***** SELECTED EXTRACT *****
Single Process People

June 11, 2018

What is the most efficient and productive way to get work done? People are inherently single process. The research is clear. Finding focus for the single thing is the subject of many software hacks. Pair programming holds you accountable to focus only on software development. Apps like iA Writer used in full screen mode cause you to tune out the rest of background noise. Now Apple has added do not disturb and notification management features to iOS because they worry the notifications are addictive and negatively impacting their brains. Collectively we recognize this problem and have found solutions for it. Yet we still have so far to go.

One place that remains a challenge is dealing with asynchronous communication. While the telephone is coming out of fashion and folks are using tools like email and Slack, there still is not always a culture that allows it to work and occur. Recently when dealing with a credit card dispute I filed the dispute online, they responded that I should fax them the evidence of my dispute, I would receive information on it via snail mail, and I should call them with questions and to learn about the status. The surface area of communication mechanisms here is very large and inconsistent. The mental work required to manage this task is large and having to call them means that during my Sunday evening review of my inbox I cannot simply email them for a status update. I now have to engage them on their own terms and be interrupted.
*****
## EXERCISE REQUIREMENTS
a) Please repeat the passage from the essay on single-process work, starting with "June 11, 2018" and going on through "so far to go.".
b) In the essay on single-process work, what features does Apple add to iOS?
***** SUPPLIED DATA *****
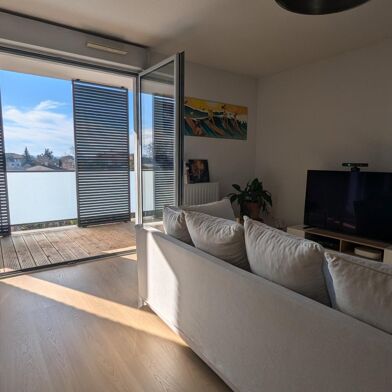 Appartement 4 pièces 269000 €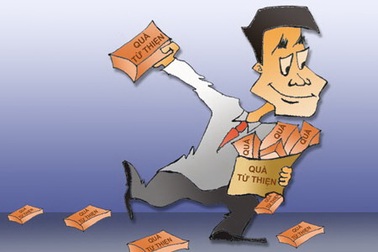  Lòng trắc ẩn không thể là mảnh đất màu mỡ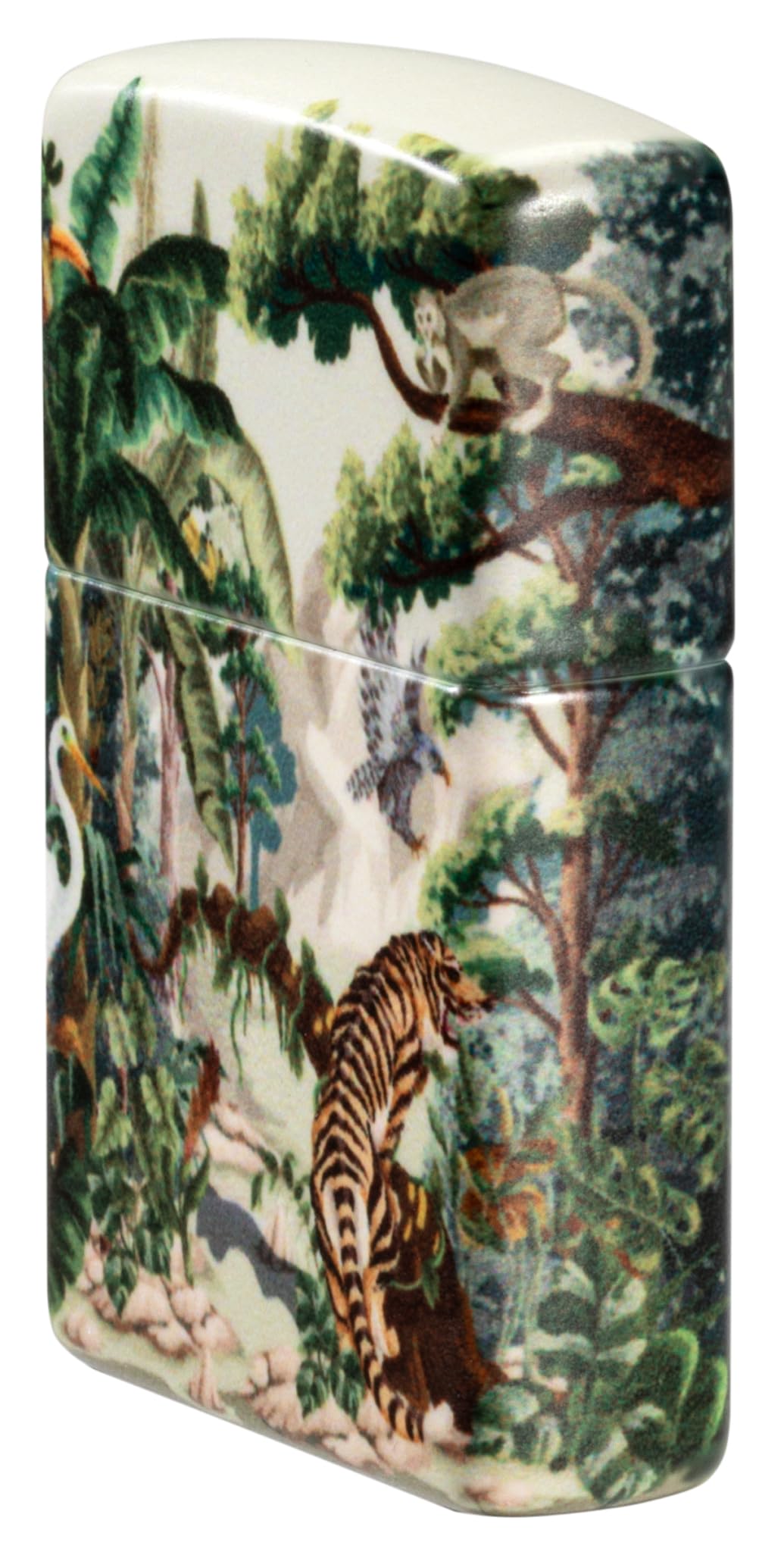 Zippo Animal Lighters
*****
## ACTIVITY ANSWERS
a)
June 11, 2018

What is the most efficient and productive way to get work done? People are inherently single process. The research is clear. Finding focus for the single thing is the subject of many software hacks. Pair programming holds you accountable to focus only on software development. Apps like iA Writer used in full screen mode cause you to tune out the rest of background noise. Now Apple has added do not disturb and notification management features to iOS because they worry the notifications are addictive and negatively impacting their brains. Collectively we recognize this problem and have found solutions for it. Yet we still have so far to go.

b) Do not disturb and notification management features.